Start Page excerpt

America hasn’t been able to create jobs in any sector that’s subject to global pressures. As a result, there is a huge sense of disillusionment, disappointment and pessimism among Americans.

None of the Republicans are addressing this problem centrally. They’re simply talking about cutting government spending as if that is going to solve the problem of creating new industries, opportunities and jobs. Simply cutting government strikes me as a very inadequate response to a massive challenge.

Hopefully during the general election, we’ll have a substantive national debate about how to create jobs in America.” - Fareed Zakaria

One thing is for sure, cutting government is not an end all be all fix to our economic woes. A fix for that will take grandiose ambitious steps. One such step is a policy I’ve been advocating, using policy to force complacent industries into the future. America is a leader in technology and it’s one of the few areas we can compete on but not for long. That’s why we must take a moon shot-esque approach to our economy.

End Page excerpt

**Request 1**. Repeat word for word the part of the commentary on American jobs starting with "America hasn’t been" and going on through "a massive challenge.".
**Request 2**. In the commentary on American jobs, what area does the writer name as one of the few where America can compete?
**Request 3**. Carry the commentary on American jobs further, picking up right after its last sentence.
The data that comes next is separate material and has no connection to the commentary on American jobs.

Start Given information

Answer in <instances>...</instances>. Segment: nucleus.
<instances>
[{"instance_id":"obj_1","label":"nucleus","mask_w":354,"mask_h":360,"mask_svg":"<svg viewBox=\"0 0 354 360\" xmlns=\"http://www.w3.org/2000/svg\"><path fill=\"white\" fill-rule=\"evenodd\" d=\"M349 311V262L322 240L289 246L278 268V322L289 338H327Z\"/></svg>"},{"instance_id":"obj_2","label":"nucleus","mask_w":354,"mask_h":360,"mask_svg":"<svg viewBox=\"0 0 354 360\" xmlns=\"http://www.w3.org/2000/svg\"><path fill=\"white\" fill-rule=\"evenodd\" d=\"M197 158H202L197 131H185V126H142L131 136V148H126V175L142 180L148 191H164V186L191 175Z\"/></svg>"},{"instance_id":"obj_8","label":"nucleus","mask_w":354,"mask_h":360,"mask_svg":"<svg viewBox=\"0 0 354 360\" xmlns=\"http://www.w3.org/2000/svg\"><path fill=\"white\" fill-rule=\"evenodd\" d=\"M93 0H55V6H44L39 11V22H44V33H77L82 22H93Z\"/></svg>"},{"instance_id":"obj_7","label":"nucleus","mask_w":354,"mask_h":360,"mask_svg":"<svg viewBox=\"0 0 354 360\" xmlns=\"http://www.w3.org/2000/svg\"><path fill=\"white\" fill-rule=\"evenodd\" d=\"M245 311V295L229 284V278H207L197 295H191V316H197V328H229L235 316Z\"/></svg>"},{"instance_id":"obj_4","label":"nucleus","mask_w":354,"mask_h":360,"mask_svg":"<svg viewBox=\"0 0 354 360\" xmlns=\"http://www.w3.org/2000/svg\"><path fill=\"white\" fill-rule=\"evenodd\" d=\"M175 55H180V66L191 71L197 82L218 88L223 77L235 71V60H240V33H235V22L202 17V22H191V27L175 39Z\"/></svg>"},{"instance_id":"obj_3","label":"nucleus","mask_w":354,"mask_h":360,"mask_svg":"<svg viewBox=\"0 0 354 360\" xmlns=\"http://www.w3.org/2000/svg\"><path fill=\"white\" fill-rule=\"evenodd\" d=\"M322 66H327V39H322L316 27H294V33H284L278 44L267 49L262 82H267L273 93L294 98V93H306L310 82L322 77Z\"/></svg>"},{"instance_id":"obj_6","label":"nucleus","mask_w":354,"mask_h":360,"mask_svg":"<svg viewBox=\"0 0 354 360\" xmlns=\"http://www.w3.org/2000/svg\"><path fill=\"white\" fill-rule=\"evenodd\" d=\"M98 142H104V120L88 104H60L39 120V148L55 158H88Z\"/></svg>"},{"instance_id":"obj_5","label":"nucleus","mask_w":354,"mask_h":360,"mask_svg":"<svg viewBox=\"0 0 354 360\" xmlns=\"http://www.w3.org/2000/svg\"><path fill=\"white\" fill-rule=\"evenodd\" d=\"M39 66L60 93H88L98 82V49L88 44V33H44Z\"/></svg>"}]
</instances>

End Given information

**Response 1**.
America hasn’t been able to create jobs in any sector that’s subject to global pressures. As a result, there is a huge sense of disillusionment, disappointment and pessimism among Americans.

None of the Republicans are addressing this problem centrally. They’re simply talking about cutting government spending as if that is going to solve the problem of creating new industries, opportunities and jobs. Simply cutting government strikes me as a very inadequate response to a massive challenge.

**Response 2**. Technology.

**Response 3**.
My policy:

You make the sale of gasoline/diesel powered vehicles illegal in the United States immediately. You also make sure that American auto makers have to produce electric cars for the masses, something under 15,000 that meets safety requirements.

This has cascading benefits. One you’ll have to retool the power grid, modernize it, remove its dependency on fossil fuels. Solar, thermal, wind power will provide the limitless renewable energy for our sustainable cars. Two you make an even bigger leap, mining the moon for Helium3. A source of almost limitless energy with amazing potential. A train car full of helium3 in helium3 reactors can power the entire United States for a year.
Lastly, reworking the interstate system to incorporate coiled wireless transfer technology means electric cars can drive from New York to LA without ever having to stop.

This probably sounds like some sort of green manifesto. But it’s not. It’s the future, it’s technology that other countries will develop and become leaders in. If not now when. Why not now. Become leaders in these technologies, lead the world into the next technological age and create millions upon millions of mew jobs. The right extremists who don’t want to argue reason will say oh this will cost the government too much 1. Not if we close corporate loop holes but unfortunately the GOP is bought and owned, 2. It won’t because policies that force industries to take action are cheap. Exxon, GE, they’re sitting on piles of cash now it’s time they start investing it.